=== GIVEN INSTRUCTION ===
Rescale the listing starting at the line that contains "How large a" and ending at the line that contains "1.93 metres". Write out only those lines, requests included, and multiply every distance and coordinate in the answers by 0.7, rounding each result to as many decimal places as the original had, with halves rounded up.

=== Collected data ===
⟨

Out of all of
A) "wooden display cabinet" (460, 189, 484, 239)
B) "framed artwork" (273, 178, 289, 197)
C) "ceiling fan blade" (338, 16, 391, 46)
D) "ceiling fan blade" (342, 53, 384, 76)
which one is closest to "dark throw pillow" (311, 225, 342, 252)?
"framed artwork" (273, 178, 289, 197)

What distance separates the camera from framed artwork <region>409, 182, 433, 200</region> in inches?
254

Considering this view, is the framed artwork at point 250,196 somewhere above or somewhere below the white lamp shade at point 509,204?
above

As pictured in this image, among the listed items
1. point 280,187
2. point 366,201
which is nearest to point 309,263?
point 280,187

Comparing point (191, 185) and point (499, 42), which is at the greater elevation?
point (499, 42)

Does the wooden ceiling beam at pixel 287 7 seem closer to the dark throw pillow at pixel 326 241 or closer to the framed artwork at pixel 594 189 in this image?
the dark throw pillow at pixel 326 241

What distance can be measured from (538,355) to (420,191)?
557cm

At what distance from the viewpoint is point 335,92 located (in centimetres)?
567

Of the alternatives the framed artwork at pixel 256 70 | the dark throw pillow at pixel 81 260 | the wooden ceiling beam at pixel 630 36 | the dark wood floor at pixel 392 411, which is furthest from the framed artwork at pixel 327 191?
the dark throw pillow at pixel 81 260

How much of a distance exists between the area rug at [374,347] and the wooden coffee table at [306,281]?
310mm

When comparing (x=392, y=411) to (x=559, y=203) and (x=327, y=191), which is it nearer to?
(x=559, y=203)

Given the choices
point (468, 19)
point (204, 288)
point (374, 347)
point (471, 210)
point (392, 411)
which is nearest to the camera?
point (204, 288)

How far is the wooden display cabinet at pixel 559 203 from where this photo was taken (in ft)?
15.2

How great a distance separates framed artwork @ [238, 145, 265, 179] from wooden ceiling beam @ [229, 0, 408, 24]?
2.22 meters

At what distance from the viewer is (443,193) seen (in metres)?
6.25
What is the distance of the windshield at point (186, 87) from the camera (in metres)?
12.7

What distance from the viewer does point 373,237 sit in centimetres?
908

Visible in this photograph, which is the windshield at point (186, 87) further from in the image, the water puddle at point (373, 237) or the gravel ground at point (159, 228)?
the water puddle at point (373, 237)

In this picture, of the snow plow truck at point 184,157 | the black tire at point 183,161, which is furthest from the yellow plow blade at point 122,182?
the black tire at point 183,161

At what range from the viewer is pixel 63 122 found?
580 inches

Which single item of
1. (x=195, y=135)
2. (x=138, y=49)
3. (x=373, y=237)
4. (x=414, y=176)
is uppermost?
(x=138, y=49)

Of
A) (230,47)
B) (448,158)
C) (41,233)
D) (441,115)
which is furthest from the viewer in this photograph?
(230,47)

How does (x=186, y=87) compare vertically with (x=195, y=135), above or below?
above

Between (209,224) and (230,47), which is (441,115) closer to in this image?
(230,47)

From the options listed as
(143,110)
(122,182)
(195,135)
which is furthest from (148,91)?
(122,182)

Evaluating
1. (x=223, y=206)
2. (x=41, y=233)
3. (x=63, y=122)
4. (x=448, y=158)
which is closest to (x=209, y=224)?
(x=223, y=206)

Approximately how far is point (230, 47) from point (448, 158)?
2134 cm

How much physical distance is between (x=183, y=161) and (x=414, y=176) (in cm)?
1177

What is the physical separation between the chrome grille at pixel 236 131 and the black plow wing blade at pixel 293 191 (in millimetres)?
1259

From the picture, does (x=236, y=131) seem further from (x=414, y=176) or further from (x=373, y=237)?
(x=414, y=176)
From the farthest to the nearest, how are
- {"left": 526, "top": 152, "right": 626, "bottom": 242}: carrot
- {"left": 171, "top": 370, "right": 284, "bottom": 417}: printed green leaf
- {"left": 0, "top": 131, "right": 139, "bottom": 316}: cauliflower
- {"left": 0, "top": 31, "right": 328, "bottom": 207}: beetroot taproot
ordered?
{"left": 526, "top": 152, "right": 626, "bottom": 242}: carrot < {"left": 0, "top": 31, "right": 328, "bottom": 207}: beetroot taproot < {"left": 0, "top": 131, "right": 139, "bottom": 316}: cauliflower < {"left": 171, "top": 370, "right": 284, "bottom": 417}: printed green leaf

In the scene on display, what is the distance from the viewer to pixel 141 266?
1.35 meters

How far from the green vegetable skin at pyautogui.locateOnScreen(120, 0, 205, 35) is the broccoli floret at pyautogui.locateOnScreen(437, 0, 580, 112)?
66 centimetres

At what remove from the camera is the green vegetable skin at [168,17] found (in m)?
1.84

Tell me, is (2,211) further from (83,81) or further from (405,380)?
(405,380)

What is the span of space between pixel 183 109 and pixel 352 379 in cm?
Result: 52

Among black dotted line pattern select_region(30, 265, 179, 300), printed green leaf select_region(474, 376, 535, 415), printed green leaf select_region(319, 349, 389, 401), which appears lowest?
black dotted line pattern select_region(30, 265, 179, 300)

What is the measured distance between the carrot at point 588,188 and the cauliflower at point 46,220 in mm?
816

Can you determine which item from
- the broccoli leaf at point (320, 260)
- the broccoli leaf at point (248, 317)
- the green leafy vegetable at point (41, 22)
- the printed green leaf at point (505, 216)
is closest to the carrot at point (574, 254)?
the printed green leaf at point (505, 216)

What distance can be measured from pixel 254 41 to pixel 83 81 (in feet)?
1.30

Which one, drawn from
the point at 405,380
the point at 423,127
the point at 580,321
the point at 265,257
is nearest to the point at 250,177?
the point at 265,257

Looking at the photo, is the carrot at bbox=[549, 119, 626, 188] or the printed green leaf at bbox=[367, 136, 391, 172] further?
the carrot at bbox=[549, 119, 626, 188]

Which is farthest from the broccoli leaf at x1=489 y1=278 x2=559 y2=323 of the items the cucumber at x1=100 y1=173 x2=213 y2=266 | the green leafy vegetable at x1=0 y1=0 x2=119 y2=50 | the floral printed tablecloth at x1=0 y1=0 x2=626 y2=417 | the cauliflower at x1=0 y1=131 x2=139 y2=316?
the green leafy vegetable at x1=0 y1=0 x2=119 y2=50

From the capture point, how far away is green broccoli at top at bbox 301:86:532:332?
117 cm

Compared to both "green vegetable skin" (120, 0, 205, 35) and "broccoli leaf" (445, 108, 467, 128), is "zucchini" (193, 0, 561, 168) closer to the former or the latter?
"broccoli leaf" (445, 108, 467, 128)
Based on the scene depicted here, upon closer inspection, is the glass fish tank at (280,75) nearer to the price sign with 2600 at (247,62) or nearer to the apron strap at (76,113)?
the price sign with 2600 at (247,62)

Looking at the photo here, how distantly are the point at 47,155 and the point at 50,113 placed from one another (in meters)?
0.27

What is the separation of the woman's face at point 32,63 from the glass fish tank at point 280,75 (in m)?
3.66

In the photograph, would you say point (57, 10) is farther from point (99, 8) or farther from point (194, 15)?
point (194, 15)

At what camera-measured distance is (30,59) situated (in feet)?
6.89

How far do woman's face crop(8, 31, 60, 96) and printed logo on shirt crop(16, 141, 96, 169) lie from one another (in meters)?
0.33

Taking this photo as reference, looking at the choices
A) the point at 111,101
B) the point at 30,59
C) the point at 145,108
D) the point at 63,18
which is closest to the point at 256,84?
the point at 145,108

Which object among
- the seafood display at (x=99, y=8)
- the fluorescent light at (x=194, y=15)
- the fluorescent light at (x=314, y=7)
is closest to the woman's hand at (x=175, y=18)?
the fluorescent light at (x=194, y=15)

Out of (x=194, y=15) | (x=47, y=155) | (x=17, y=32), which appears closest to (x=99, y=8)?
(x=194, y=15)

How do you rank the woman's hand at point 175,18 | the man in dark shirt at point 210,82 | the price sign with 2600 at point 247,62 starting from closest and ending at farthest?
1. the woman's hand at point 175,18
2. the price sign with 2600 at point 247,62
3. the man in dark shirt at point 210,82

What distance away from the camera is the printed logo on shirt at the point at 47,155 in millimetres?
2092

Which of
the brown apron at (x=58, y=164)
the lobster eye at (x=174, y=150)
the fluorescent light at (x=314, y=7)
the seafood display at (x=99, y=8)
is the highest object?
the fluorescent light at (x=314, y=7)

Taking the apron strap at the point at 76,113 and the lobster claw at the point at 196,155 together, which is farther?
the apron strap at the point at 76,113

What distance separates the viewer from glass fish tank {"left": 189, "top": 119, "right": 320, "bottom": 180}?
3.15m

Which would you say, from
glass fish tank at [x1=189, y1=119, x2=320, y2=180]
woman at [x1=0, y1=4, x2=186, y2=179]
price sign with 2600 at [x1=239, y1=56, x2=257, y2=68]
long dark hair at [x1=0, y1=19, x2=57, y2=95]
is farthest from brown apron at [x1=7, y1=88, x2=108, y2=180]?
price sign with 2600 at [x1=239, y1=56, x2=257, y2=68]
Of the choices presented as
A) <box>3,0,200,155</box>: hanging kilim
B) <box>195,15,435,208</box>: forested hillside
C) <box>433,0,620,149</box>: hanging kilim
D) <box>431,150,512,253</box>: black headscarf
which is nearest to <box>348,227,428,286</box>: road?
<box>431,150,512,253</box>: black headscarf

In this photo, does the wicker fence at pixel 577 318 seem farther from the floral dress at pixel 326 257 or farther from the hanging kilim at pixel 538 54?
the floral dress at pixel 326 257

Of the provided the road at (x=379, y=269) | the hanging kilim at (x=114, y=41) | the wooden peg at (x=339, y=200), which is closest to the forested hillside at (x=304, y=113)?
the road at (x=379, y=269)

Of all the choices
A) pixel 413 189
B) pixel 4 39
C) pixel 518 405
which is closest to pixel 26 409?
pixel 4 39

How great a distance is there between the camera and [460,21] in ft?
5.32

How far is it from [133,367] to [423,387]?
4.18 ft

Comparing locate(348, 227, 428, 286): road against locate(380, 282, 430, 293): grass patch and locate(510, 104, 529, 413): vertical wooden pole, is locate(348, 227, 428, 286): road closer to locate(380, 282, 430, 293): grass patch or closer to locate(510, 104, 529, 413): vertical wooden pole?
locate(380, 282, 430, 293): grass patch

⟩
⟨

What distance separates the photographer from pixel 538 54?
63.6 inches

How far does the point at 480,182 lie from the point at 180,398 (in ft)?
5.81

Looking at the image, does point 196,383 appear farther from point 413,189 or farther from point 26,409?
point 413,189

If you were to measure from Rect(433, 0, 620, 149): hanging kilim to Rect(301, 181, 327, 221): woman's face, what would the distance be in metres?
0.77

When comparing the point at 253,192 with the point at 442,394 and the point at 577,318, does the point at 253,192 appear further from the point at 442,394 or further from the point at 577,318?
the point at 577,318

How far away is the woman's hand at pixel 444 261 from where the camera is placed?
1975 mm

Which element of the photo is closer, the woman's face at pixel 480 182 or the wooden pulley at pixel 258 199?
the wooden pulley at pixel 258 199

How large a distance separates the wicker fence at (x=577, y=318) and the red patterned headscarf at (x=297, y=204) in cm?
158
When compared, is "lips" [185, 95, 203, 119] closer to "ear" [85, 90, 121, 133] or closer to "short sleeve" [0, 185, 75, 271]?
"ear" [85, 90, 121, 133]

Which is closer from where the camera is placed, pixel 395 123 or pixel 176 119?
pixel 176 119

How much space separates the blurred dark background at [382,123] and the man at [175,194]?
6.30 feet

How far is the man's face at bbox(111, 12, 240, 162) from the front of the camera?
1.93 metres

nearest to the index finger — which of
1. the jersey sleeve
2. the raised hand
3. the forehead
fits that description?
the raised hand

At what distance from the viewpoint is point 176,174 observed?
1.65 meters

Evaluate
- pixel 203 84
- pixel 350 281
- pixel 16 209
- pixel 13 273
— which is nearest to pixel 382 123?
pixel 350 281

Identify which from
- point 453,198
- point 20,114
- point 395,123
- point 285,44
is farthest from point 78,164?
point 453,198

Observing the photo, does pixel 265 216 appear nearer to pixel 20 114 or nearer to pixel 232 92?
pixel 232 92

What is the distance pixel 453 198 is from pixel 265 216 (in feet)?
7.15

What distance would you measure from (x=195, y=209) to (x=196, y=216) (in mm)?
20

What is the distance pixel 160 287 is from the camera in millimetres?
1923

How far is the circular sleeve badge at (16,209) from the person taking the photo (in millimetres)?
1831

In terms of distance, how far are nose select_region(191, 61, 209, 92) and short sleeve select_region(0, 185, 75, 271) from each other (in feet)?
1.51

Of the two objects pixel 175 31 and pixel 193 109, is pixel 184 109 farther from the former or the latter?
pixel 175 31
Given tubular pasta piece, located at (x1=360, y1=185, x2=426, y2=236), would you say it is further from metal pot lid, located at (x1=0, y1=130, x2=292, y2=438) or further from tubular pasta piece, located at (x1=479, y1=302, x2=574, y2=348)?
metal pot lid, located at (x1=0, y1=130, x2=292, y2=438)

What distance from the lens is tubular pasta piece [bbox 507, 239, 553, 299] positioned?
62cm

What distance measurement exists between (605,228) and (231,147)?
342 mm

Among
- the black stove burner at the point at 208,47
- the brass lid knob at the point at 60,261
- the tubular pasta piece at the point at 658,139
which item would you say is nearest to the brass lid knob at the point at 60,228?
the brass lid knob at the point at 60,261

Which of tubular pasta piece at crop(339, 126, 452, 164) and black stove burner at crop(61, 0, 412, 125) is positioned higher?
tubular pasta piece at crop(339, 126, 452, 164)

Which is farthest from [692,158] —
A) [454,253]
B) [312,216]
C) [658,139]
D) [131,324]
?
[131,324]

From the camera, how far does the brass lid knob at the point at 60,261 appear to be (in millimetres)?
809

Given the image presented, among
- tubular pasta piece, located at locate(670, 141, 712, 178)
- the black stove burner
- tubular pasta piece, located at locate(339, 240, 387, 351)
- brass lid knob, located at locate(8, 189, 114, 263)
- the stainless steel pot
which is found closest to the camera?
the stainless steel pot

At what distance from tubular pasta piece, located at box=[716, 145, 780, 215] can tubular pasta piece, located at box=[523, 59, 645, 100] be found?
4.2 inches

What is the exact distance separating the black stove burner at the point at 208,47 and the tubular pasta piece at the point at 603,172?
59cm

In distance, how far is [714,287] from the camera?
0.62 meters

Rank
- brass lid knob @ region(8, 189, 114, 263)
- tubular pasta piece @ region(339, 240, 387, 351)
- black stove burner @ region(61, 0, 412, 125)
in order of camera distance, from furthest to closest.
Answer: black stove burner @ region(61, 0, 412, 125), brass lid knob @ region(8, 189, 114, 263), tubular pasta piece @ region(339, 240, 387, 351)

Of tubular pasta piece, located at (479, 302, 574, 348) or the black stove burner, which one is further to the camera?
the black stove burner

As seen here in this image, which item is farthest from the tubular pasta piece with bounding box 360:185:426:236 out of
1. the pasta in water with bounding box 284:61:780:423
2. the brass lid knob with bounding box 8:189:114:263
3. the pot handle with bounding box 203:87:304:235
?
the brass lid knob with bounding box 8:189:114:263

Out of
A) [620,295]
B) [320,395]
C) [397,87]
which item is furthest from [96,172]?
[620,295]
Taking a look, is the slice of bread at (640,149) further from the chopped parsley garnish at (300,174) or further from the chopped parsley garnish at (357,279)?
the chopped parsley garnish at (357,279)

⟩

=== RESULT OF THE EXERCISE ===
How large a distance separates the wicker fence at (x=577, y=318) and the red patterned headscarf at (x=297, y=204) in cm?
111
When compared, is "lips" [185, 95, 203, 119] closer to "ear" [85, 90, 121, 133] or closer to "short sleeve" [0, 185, 75, 271]?
"ear" [60, 63, 85, 93]

Which is closer from where the camera is placed, pixel 395 123 or pixel 176 119?
pixel 123 83

How much space separates the blurred dark background at [382,123] and the man at [175,194]?
4.41 feet

How far is the man's face at bbox(111, 12, 240, 162) from the front of the camera?
1.35 metres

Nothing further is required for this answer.